With less than two weeks to make an appeal, Tobin added, "My board doesn't meet again until Melbourne [during the Australian Open], but we'll have to lodge an appeal first."

Korda, a 30-year-old left-handed player from the Czech Republic, lost to Britain's Tim Henman in the quarter-finals at Wimbledon. Korda's urine sample was found to contain the steroid nandrolone, a class one prohibited substance under the tennis anti-doping programme.

Sweden's Jonas Bjorkman and the women's world No 1, Lindsay Davenport of the United States, are among the players who have said Korda was treated lightly.
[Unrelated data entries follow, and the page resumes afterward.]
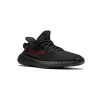 Yeezy Yeezy Boost 350 V2 Black Red 2017 - 2020 Mens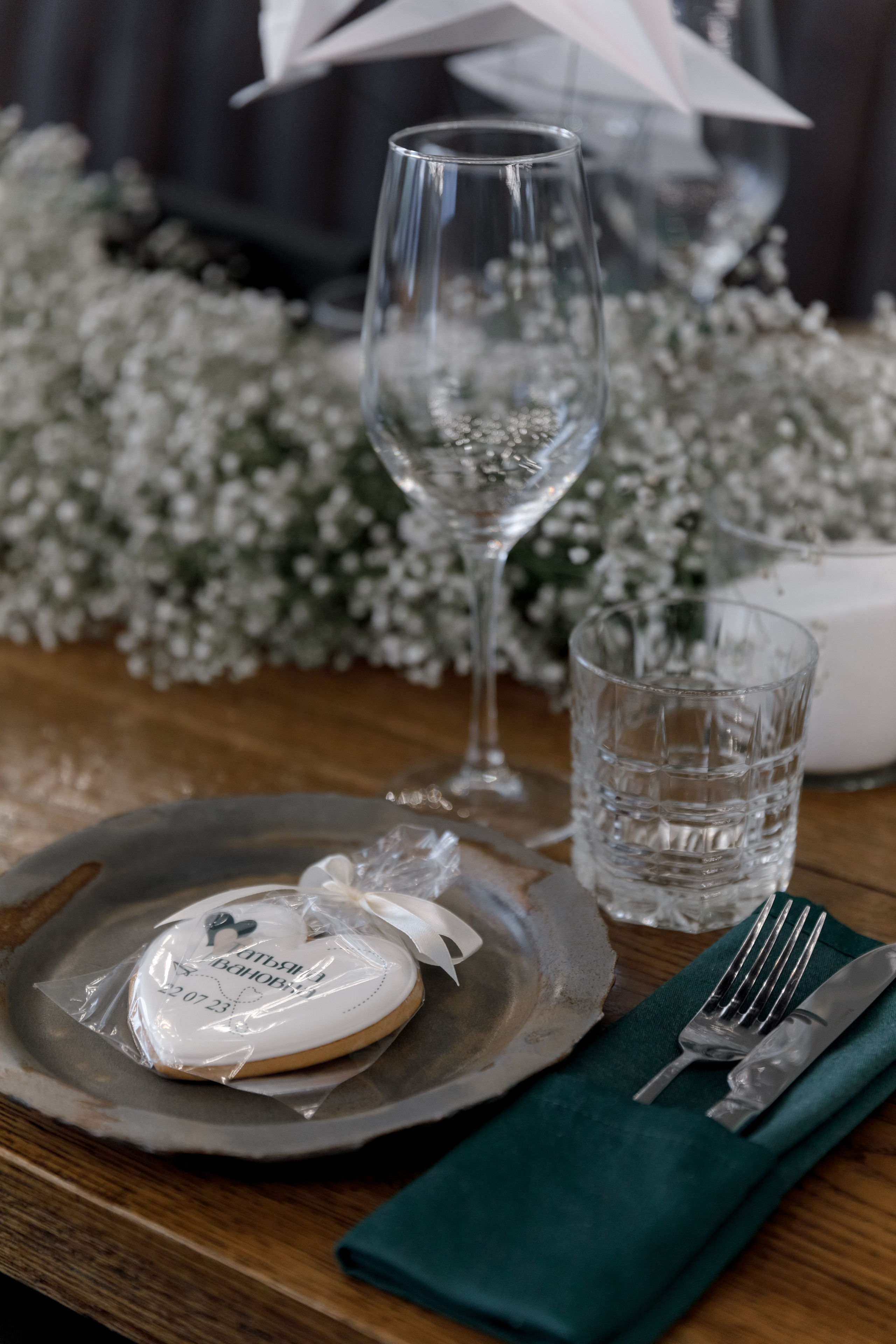 Anastasia & Daniil. Свадебный фотограф в Москве и в Санкт-Петербурге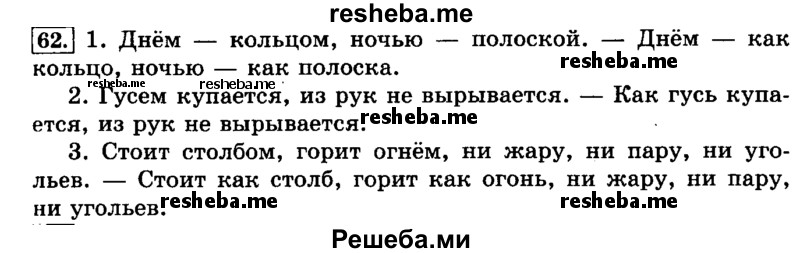     ГДЗ (Решебник №2 2014) по
    русскому языку    3 класс
                Л.Ф. Климанова
     /        часть 2 / упражнение / 62
    (продолжение 2)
Bjorkman said Korda should have been suspended and that the ITF was "scared". Davenport said: "I think it's a little bit awkward in the fact that he [Korda] got off. First of all you should be well in control of what goes in you body. I don't think anyone just takes pills without knowing what it is. Second of all it was wrong, and it was illegal.

"Hopefully, there'll be some explanation to why they let him off instead of just saying, `We're letting him off'. It's one of the drugs where it says in the book that if you take it, it's a year off."

Davenport added: "It seems like in tennis there's always exceptions made. They are opening up a can of worms to make exceptions for everybody that tests positive to anything."

Jan-Michael Gambill, Davenport's Hopman Cup partner in Perth, said: "If they find someone guilty of testing positive to something like that, they should be out of there. All other sports do that."

Tobin said he was "delighted the players feel so positive about doping and cheating" and dismissed suggestion that the ITF might have covered up other positive tests. "We are not sitting on, or have sat on, any infringements of the [drug] code," Tobin said, adding that the ITF conducted more than 1,000 tests annually.

The ITF is preparing to cast its vote for a unified anti-doping programme for sport and will be represented at an anti-doping conference organised by the International Olympic Committee on 2 February. "The main difference in the proposed policy," Tobin said, "is that the minimum penalty for hard substances would be a minimum of two years' suspension."

While supporting the case for stiffer penalties, the ITF seems to find it difficult to impose the ones already in the book. The only other case involving leading players saw a lengthy legal dispute in the High Court after Sweden's Mats Wilander, the former world No 1, and Czech Karel Novacek were reported to have tested positive for cocaine at the French Open in 1995.